Starters versus starters, the Saskatchewan Roughriders were better than the B.C. Lions on Saturday night at Mosaic Stadium.
Saskatchewan’s backups also looked capable of beating the Lions. That was until the CFL’s uncontrollable God Centre reviewed two game-changing calls that helped the visitors beat the first-place Roughriders 27-21 and clinch a home playoff game for the second-place Lions (11-7).
B.C., with its huge stadium and booming crowd counts, will play host on Nov. 1 to the third-place Calgary Stampeders (11-7), whose crowds have dwindled in recent years. The semifinal winner visits Saskatchewan (12-6) for the West final on Nov. 8.
Conspiracy theorists, have at it.
There are no plausible excuses for the two calls, one which negated a 107-fumble return for a touchdown by Riders cornerback Tevaughn Campbell and another that awarded B.C.’s Keon Hatcher a game-winning touchdown reception in the fourth quarter.
“Huge,” Campbell said postgame to reporters. “It changed the game. We lost by six points.
“The hardest part is we have no control over it. We can’t change it.”
Hatcher was involved in that third-quarter play, too. He fumbled the football while trying to cross the goal line, causing havoc and the game’s most exciting play. Until the God Centre stepped in to quell the excitement for the announced crowd of 25,416.
Replays showed Hatcher did not score before the ball bounced backwards off a Riders’ helmet and was scooped by Campbell. Lions quarterback Nathan Rourke chased after him, coming from an angle towards one of the CFL’s fastest players, and collided with Campbell as he bounced into the end zone.
In the CFL, where the Command Centre-turned-Replay Centre-turned God Centre interjects itself into virtually every play for a lengthy debate that occasionally determines the correct call, this audio/video review decided there was no touchdown in either direction because a yet-to-be-explained, play-stopping whistle had been blown well after the fumble.

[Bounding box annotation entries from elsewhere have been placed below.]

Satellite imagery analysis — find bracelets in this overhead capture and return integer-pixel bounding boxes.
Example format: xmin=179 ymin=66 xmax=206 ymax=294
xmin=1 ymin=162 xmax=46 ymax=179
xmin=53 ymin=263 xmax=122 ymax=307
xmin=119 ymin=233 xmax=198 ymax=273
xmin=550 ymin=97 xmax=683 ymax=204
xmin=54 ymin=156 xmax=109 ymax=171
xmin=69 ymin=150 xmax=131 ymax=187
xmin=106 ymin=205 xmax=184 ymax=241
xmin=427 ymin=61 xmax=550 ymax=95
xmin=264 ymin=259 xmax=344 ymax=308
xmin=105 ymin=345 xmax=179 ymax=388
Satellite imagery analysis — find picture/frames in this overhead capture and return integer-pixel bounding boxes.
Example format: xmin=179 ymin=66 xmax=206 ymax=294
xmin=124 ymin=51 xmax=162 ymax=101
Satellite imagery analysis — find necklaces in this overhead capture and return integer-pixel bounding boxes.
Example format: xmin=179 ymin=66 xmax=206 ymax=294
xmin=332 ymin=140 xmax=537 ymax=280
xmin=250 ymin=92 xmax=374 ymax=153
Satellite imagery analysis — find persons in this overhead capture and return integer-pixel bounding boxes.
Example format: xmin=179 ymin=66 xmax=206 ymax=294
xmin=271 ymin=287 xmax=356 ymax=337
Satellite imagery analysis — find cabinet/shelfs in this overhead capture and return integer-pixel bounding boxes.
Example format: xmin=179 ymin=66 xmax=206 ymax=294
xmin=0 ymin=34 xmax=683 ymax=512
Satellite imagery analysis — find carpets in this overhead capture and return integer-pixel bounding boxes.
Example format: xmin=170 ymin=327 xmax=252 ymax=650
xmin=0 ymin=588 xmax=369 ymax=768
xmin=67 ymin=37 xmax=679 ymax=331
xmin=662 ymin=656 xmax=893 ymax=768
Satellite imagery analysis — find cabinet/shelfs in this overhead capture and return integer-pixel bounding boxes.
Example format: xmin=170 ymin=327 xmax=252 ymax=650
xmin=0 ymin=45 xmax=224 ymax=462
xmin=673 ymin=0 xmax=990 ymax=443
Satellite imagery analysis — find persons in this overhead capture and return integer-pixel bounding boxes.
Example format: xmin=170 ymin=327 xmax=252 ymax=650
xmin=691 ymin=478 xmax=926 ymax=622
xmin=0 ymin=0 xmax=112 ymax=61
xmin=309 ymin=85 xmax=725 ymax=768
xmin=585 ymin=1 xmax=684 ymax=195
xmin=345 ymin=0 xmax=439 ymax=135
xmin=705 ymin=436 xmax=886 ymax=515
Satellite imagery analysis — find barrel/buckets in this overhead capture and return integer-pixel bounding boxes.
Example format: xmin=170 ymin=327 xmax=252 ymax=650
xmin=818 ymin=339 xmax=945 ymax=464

The Roughriders got possession at their three-yard line and punted soon after. B.C. scored a TD on its next possession.
“There’s going to be times when those calls fall our way and I’m going to be happy as s***,” said Riders head coach Corey Mace in his postgame media scrum. “Tonight they didn’t fall our way.
“It is what it is. I just hope the football gods will bless us. And we’ll take it, for sure.”
Unlike their previous game, which they also lost against the fourth-place Winnipeg Blue Bombers, the Roughriders deployed most of their offensive starters for the first half against B.C. and were ahead 18-10 when quarterback Trevor Harris was replaced by backup Jake Maier 10 minutes into the second quarter.
Third-string quarterback Jack Coan, running the short-yardage team, scored both Riders touchdowns. They were converted by kicker Michael Hughes, who nailed both of his field-goal attempts and added a 90-yard single on a kickoff that went through the uprights AND the end zone during his first CFL game as a replacement for struggling, injured, veteran Brett Lauther. Whether it’s a permanent or temporary switch is worthy of debate.
“It was good to get a rouge,” said Hughes. “I didn’t know it went through until we got over to the sideline and they were like, ‘Hey, I think that went through the posts.’”
Knowing a loss would have sent them to the East division as the crossover team, the Lions scored a touchdown on their first offensive play, a 63-yard pass from Rourke to Ayden Eberhardt, who also caught a third-quarter touchdown.
While the Lions used their starters though the entire contest, Saskatchewan was freely substituting players on offence and defence to reduce the chance of injuring a starter heading into the playoffs. They were especially protective of Harris, who looked sharp after a week’s rest while completing 11 of 12 passes for 112 yards. Rourke was 23-of-28 for 368 yards.
B.C. was trailing 21-19 late in the fourth quarter when Rourke shovelled a pass to Hatcher in the end zone. A perfectly positioned official, about 10 yards from the play, believed the receiver used the ground to help catch the ball. The official justifiably waved the pass incomplete.
Up to the God Centre, where every potential scoring play is reviewed and the CFL’s defined standard for overturning a call is “clear and obvious.” Anyone who saw that as a clear and obvious catch really should be God.